• Exercise goal: Please quote all of the records below word for word.

• Provided entries:
>>>>>

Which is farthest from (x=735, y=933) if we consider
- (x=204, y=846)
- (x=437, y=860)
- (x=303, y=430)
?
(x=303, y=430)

<<<<<

• Response to the exercise:
Which is farthest from (x=735, y=933) if we consider
- (x=204, y=846)
- (x=437, y=860)
- (x=303, y=430)
?
(x=303, y=430)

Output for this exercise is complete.